* [Dokumenttext]:
:::

Das Schöpfrad ist gleichzeitig der Wasserantrieb der Anlage und das Fördergerät für das Bewässerungs-Wasser. Insgesamt besteht ein Wasserschöpfrad aus über 500 Teilen. Es wird durch mehr als 300 Holzkeile und Holznägel zusammengehalten. Ausser Wellenzapfen und Spannringen an der Welleund den Fassringen an den Kümpfen sind alle Teile aus Holz.

Das Schöpfrad besteht aus folgenden Teilen:

Welle
Die etwa 35 cm dicke Welle aus Eichenholz hat an jedem Ende einen Stahl-Spannring als Schutz gegen Aufsplitterung und einen Stahlzapfen. Die Stahlzapfen werden in einem Lagerbock („Anwelle“) aus Eichenholz gelagert. Dadurch entsteht ein Gleitlager Metall auf Holz mit Wasserschmierung. Die Welle hat an jedem Ende drei rechteckige Durchbrüche zur Aufnahme der drei Arme für den Radkranz.
Radkranz
Das Schöpfrad hat zwei Radkränze. Je drei „Arme“ bilden die sechs Speichen für einen Radkranz. Je sechs „Kümmerlinge“ werden jeweils an den Speichen mit „Schetterbrettern“ und „Schetternägeln“ zu einem Radkranz verbunden. Die Kümmerlinge werden aus passend krumm gewachsenem Kiefernholz gefertigt.
Schaufelbretter
Schaufelbrett
und Wasserband mit Froschkeil
Jedes Schöpfrad wird von 24 Schaufelbrettern angetrieben. Sie werden auf beiden Seiten mit je einem „Wasserband“ und einem „Froschkeil“ befestigt. Wasserbänder sind Bänder aus Eichenholz, die einige Zeit in heissem Wasser gekocht werden, um sie in die gewünschte Form biegen zu können. Sie werden um das senkrecht auf dem Radkranz liegende Schaufelbrett gelegt, die Enden durch eine Bohrung im Schaufelrad gesteckt und von hinten mit dem einem Rundholzzapfen verkeilt.
Schöpfeimer
Kümpfe
Die Schöpfeimer oder „Kümpfe“ transportieren das Bewässerungs-Wasser aus dem Fluss ins Bewässerungssystem. Die Kümpfe werden in alter Handwerkstradition der Küfer bis auf die drei eisernen Spannreifen komplett aus Holz gefertigt. Die Kümpfe werden mit je zwei Kumfnägeln aus Eichenholz am Radkranz befestigt. Damit die Kümpfe beim Ausgiessen das Wasser in den Trog schütten können, müssen sie etwas schräg von Radkranz weg zeigend befestigt werden. Das erreicht man dadurch, dass der Ausguss des hinteren Kumpfes auf dem unteren Bauch des vorderen Kumpfes liegend befestit wird. Der Kumfnagel wird also immer durch je zwei Kümfe gesteckt und in den dahinterliegenden Radkranz getrieben.

:::

* [Bereitgestellte Datensätze]:
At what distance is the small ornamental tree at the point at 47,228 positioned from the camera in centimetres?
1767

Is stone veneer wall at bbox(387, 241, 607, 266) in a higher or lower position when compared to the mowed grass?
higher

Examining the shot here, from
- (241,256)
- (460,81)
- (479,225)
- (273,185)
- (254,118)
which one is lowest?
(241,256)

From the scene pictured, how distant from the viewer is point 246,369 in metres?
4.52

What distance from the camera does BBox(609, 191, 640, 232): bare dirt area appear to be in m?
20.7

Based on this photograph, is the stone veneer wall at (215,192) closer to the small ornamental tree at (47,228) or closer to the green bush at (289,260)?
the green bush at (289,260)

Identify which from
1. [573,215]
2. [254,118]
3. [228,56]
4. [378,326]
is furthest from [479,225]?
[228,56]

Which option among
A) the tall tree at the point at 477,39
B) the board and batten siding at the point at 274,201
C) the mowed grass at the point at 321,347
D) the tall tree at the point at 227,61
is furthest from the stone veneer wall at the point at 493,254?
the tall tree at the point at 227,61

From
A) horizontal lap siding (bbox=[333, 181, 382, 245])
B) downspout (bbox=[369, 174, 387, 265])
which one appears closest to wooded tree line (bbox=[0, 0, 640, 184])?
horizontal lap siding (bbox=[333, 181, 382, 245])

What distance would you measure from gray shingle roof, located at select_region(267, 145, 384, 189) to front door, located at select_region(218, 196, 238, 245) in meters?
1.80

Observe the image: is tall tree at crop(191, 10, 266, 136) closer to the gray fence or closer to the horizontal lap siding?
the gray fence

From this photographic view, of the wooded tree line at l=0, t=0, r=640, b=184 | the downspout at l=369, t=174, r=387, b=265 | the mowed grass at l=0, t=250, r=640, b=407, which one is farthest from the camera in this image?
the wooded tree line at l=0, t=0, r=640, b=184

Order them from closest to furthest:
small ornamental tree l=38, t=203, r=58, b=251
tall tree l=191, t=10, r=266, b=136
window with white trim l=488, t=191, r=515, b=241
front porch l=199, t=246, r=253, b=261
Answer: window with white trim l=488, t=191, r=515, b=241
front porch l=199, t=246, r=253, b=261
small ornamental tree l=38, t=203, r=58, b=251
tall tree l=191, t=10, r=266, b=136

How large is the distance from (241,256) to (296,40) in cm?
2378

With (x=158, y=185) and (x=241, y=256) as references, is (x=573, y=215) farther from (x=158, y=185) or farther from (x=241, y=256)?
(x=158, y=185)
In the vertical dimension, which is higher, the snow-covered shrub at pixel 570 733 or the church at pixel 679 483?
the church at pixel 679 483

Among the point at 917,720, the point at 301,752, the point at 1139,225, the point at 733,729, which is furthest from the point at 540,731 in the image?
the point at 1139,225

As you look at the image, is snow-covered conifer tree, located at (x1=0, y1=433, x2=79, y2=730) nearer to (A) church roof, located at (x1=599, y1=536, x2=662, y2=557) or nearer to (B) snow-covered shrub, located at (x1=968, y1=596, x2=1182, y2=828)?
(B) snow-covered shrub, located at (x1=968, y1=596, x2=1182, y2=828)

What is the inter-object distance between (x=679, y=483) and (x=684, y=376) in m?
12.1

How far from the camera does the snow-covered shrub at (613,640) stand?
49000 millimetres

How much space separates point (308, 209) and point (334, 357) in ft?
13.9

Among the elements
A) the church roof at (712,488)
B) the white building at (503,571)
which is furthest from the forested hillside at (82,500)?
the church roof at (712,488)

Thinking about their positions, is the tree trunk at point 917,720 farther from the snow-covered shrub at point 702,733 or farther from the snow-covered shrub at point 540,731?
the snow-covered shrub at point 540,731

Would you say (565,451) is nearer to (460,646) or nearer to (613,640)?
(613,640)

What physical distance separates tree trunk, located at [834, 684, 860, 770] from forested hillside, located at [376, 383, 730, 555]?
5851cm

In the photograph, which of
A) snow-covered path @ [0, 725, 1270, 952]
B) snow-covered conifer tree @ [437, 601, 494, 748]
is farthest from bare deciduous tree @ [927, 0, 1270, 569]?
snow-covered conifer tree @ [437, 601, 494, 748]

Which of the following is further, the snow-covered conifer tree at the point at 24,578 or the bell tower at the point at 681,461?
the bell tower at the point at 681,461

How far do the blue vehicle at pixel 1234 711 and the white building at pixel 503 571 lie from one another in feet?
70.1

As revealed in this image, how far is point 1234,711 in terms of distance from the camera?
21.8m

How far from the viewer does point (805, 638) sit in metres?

:::

* [Auftrag 1]:
Welche Zeilen der Datensätze enthalten das Wort „roof“? Gib jede dieser Zeilen vollständig wieder.
* [Auftrag 2]:
Wie könnte der Text über das Wasserschöpfrad nach seinem letzten Satz weitergehen? Führe ihn fort.

* [Übungsergebnis 1]:
What distance would you measure from gray shingle roof, located at select_region(267, 145, 384, 189) to front door, located at select_region(218, 196, 238, 245) in meters?
As you look at the image, is snow-covered conifer tree, located at (x1=0, y1=433, x2=79, y2=730) nearer to (A) church roof, located at (x1=599, y1=536, x2=662, y2=557) or nearer to (B) snow-covered shrub, located at (x1=968, y1=596, x2=1182, y2=828)?
A) the church roof at (712,488)
the church roof at (712,488)

* [Übungsergebnis 2]:
Ein einfaches Schöpfrad trägt 24 Kümpfe am landseitigen Radkranz. Ein doppeltes Schöpfrad trägt 48 Kümpfe, je 24 landseitig und 24 flussseitig. Jeder Eimer fasst gut 30 Liter, tranportiert aber nur etwa 10 Liter bis ganz nach oben. Ein Rad schöpft also 240 (Einzelrad) oder 480 Liter (Doppelrad) je Umdrehung.

Bewässerungssystem[Bearbeiten | Quelltext bearbeiten]

Entleerung in Trog und Rinne

Jedes Wasserschöpfrad versorgte ein ausgedehntes Bewässerungsnetz. Manchmal waren auch mehrere Schöpfrader gemeinsam an einem System beteiligt. Die Kümpfe schöpfen das Wasser aus dem Fluss. Am oberen Scheitelpunkt der Raddrehung, etwa 4 Meter über Wasserspiegel, schütten sie das Wasser aus. Ein großer Gießtrog fängt es auf und leitet es über eine hölzerne Ablaufrinne in die Bewässerungsgräben. Ein System bestand aus vielen Gräben und Kanälen, zwichen denen mit Schützen oder Schiebern der Wasserfluss verteilt oder umgelenkt werden konnte. [6]

Ein einfaches Wasserrad schöpft pro Tag etwa 1400 Kubikmeter Wasser oder 1'400'000 Liter.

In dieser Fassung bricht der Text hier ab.